The eleventh article of this constitution provides for the exemption of a homestead to the householder or head of a family. In section 5 it empowers the legislature to prescribe by law in what manner and on what conditions the head of a family may hold “for the benefit of himself and family such personal property” as may be exempted. The legislature accordingly did prescribe how property should be set apart and held as an exemption.
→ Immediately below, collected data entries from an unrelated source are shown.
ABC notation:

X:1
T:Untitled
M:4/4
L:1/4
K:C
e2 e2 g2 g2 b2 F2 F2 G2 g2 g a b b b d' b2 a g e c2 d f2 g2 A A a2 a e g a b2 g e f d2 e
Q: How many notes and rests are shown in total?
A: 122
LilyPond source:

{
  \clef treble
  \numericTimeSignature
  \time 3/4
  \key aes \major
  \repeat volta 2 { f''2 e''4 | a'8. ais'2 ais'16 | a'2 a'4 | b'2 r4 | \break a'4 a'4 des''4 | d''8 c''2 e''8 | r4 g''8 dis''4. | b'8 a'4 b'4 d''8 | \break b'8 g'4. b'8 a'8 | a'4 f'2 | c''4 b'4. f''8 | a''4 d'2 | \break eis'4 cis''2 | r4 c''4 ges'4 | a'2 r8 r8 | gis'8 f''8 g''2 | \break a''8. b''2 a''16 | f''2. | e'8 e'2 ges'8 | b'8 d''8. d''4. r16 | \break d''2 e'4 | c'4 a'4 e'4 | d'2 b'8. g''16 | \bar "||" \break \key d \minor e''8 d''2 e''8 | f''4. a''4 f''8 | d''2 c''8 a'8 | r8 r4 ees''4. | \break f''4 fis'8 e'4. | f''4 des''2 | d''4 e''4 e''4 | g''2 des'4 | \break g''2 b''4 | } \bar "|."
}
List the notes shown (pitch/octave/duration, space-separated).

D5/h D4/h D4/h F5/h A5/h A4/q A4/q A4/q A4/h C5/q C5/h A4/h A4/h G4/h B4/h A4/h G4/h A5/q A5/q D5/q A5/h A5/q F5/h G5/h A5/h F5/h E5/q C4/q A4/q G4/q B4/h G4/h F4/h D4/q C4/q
It first gives directions in regard to real estate, among other things providing, .in section 7, c. 1S3, of the Code, that the homestead shall not be alienated except by the joint act of husband and wife, if both are alive. It then, in section 13, ■directs how personalty may be set apart as an exemption; and in section 12 directs that an exemption in personalty shall be held in the same manner, under the same limitations, and subject to the same conditions, as to incumbrance and sale, and in all other respects as had been provided in regard to a homestead in realty. Plainly, under these provisions of the Virgina law of homestead, these men, Smith & McCurdy, had no title as individuals to this property; and no title in it whatever under the order of court, except as an exemption for the benefit of the family, in their character of heads of families, without power to alienate except jointly with their wives, and then only for the purpose of reinvestment in some other property to be held as an exemption. Therefore Smith & McCurdy had no power to sell. Foster had full notice that this was a family exemption, and was bound to know the provisions of the laws of Virginia denying to them that power. It is a plain principle of law that a person who buys goods (otherwise than in market overt) acquires no better title than that possessed by his immediate vendor, even though such purchaser buys bona fide, without notice of any infirmity of title on the part of his vendor. Here Foster bought with full notice of facts which, as he was bound in law to know, negative the right of the vendors to sell. He therefore acquired no right to the goods by his purchase. To allow such a purchase as this to stand would be to establish a pernicious precedent.
The goods in question must therefore be taken possession of by the assignee as part of the assets of these bankrupts.